Peptone is a complex mixture of partially digested proteins derived from soy meal, casein, fibrin, lean meat, and heart muscle, among other sources. Proteases, amino acids, inorganic salts (phosphates, potassium, magnesium), and growth factors (nicotinic acid, riboflavin) are among the significant components. Peptones serve as buffe and are primarily a source of nitrogenous materials. Peptone is hygroscopic, meaning that air causes it to become sticky. For this reason, it is kept in a tightly closed container.

Yeast extract

Yeast extract is prepared from cells of baker’s yeast or Saccharomyces. It consists of carbohydrates, amino acids, growth factors of vitamin B group and inorganic salts. Yeast extract is primarily used as a source of vitamins and can be alternate for meat extract.

Meat extract

Meat extract is prepared from fresh lean meat by hot water extraction process. Meat extract contains gelatin, peptones, proteases, amino acids, creatine, creatinine, purines, mineral salts, carbohydrates and growth factors includes thiamine, nicotinic acid, riboflavin, pyridoxine and pantothenic acid.

Agar

Agar is a polysaccharide obtained from seaweeds algae of class Rhotophyta. Agar is mainly taken from the algae called Agarophytes which includes Gelidium, Gracilaria, Hyphea, Gelidiella, Ceramium etc.

Agar is a mixture of two polysaccharides such as agarose (70%) and agaropectin (30%). It also contains some other components salts like calcium, chloride, magnesium, sulphate, iron etc. Agar is commonly used for the preparation of solid media.

Conclusion

We have learned about, what are the various nutritional requirements for the growth of bacteria, bacteria need adequate nutrition, optimum pH, temperature and oxygen. Microorganisms have been cultivated in laboratories using appropriate artificial media that contain sources of carbon, nitrogen, hydrogen, oxygen, phosphorous, and other elements in very small quantity.

Classification of bacteria can be done on the basis of their nutritional requirement like source of energy, source of electron, source of carbon, nitrogen and etc.
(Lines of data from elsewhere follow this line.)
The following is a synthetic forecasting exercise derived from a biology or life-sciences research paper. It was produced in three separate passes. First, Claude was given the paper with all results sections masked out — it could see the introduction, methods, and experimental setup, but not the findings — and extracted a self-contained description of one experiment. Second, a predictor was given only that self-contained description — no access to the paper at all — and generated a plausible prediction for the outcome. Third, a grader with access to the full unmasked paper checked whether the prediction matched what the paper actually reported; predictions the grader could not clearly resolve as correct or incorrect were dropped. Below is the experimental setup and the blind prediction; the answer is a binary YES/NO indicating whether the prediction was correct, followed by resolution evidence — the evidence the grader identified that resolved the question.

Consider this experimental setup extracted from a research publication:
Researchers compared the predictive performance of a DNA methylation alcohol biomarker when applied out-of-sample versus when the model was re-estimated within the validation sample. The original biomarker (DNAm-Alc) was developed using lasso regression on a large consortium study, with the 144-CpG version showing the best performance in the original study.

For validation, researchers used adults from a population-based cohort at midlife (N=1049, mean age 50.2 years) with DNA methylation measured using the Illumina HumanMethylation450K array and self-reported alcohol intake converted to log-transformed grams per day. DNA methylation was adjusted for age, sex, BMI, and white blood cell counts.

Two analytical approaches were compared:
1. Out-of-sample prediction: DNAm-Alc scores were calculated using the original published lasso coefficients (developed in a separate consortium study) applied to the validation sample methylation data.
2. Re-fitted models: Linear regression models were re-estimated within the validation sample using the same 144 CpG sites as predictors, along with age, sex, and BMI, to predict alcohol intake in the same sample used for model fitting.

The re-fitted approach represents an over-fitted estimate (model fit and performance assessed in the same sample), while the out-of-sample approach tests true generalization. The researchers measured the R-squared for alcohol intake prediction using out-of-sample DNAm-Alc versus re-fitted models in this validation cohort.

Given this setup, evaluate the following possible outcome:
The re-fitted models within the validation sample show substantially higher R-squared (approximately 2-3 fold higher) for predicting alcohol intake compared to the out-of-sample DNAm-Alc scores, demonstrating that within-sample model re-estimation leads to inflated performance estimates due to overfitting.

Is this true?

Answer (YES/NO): YES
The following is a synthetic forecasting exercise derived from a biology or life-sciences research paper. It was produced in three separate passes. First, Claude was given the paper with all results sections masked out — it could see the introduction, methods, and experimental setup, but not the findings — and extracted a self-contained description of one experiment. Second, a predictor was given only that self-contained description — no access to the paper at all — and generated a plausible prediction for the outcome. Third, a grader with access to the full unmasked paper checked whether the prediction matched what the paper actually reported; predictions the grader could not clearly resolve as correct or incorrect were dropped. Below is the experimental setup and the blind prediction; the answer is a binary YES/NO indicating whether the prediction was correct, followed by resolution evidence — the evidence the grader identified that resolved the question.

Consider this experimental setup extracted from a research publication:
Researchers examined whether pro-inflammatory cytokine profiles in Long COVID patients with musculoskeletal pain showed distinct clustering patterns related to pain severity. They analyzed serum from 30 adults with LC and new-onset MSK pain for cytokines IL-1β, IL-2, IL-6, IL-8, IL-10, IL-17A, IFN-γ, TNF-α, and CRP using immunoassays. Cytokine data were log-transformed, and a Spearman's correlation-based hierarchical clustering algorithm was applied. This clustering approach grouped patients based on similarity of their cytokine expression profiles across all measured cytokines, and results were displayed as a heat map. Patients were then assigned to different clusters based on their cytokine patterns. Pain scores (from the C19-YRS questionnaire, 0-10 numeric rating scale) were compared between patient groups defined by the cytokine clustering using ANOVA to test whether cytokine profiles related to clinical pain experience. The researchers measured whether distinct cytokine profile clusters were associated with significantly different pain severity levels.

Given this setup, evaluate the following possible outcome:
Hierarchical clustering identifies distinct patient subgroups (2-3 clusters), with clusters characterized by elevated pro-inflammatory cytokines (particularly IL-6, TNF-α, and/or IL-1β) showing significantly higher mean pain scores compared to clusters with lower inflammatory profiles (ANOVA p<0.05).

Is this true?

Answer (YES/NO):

Raw materials used for culture media includes water, peptone, yeast extract, meat extract and agar.

Frequently asked questions

What are the various nutritional requirements need for the growth of bacteria?

Source of energy, source of electrons, source of carbon, nitrogen, sulphur, phosphorus, mineral salts, growth factors or bacterial vitamins and water these are the various nutritional requirements for the growth of bacteria.

What are the components of bacteriological media?

The various components of bacteriological media include water, peptone, yeast extract, meat extract and agar.